[begin Records for the task]

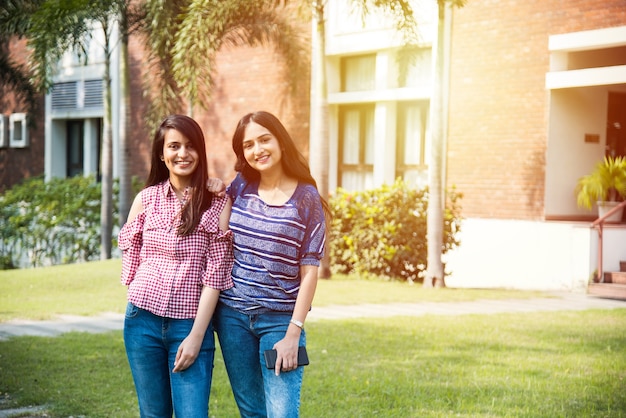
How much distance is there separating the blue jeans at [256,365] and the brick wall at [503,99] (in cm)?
1196

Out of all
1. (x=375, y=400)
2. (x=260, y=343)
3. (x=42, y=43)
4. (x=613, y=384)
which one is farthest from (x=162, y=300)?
(x=42, y=43)

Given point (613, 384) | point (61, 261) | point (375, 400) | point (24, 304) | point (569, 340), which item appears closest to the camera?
point (375, 400)

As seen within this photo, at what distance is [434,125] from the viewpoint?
47.2 feet

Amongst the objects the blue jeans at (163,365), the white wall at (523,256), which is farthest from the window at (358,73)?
the blue jeans at (163,365)

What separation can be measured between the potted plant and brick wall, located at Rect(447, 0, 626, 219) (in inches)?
27.8

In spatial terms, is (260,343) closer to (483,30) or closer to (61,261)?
(483,30)

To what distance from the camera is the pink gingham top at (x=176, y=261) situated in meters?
3.65

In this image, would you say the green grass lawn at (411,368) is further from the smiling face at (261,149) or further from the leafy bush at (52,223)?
the leafy bush at (52,223)

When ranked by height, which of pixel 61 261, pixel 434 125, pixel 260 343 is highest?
pixel 434 125

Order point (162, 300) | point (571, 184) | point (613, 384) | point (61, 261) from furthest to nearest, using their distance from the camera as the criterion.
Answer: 1. point (61, 261)
2. point (571, 184)
3. point (613, 384)
4. point (162, 300)

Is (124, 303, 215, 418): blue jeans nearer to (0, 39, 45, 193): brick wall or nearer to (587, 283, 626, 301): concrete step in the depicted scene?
(587, 283, 626, 301): concrete step

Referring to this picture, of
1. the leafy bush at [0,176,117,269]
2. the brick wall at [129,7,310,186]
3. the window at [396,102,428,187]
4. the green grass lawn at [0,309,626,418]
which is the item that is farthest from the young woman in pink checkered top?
the leafy bush at [0,176,117,269]

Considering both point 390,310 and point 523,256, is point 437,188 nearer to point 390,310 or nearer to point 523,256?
point 523,256

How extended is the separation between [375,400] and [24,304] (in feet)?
22.5
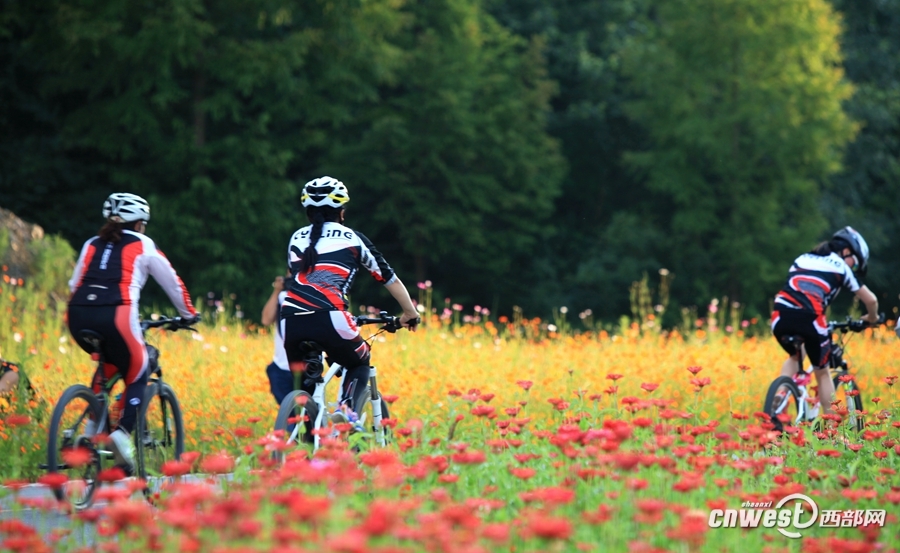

[end Records for the task]

• The request
Update the rows above by changing every "brick wall" to "stone wall", keeping everything else the same, and leave the pictures out of your answer.

• Reply to the exercise
How much distance is there separating the blue jeans at [256,365] and the stone wall at [503,99] (in cm)?
1196

Out of all
1. (x=375, y=400)
2. (x=260, y=343)
3. (x=42, y=43)
4. (x=613, y=384)
which one is farthest from (x=162, y=300)?
(x=42, y=43)

Given point (613, 384) | point (61, 261) | point (375, 400) | point (24, 304) | point (569, 340), which item appears closest to the camera?
point (375, 400)

As seen within this photo, at what distance is [434,125] from the viewpoint?
47.2 feet

Amongst the objects the blue jeans at (163,365), the white wall at (523,256), which is farthest from the window at (358,73)?
the blue jeans at (163,365)

What separation can be measured between the potted plant and stone wall, located at Rect(447, 0, 626, 219) (in inches)?
27.8

In spatial terms, is (260,343) closer to (483,30) or closer to (61,261)?
(483,30)

To what distance from the camera is the pink gingham top at (x=176, y=261) situated in meters?
3.65

In this image, would you say the green grass lawn at (411,368) is further from the smiling face at (261,149) or further from the leafy bush at (52,223)?
the leafy bush at (52,223)

When ranked by height, which of pixel 61 261, pixel 434 125, pixel 260 343 is highest?
pixel 434 125

Order point (162, 300) | point (571, 184) | point (613, 384) | point (61, 261) from furthest to nearest, using their distance from the camera as the criterion.
Answer: 1. point (61, 261)
2. point (571, 184)
3. point (613, 384)
4. point (162, 300)

Is (124, 303, 215, 418): blue jeans nearer to (0, 39, 45, 193): stone wall or nearer to (587, 283, 626, 301): concrete step in the depicted scene?
(587, 283, 626, 301): concrete step

Referring to this picture, of
1. the leafy bush at [0,176,117,269]
2. the stone wall at [129,7,310,186]
3. the window at [396,102,428,187]
4. the green grass lawn at [0,309,626,418]
which is the item that is farthest from the young woman in pink checkered top?
the leafy bush at [0,176,117,269]

Considering both point 390,310 and point 523,256, is point 437,188 nearer to point 390,310 or nearer to point 523,256?
point 523,256

How extended is the separation between [375,400] and [24,304] (in feet)?
22.5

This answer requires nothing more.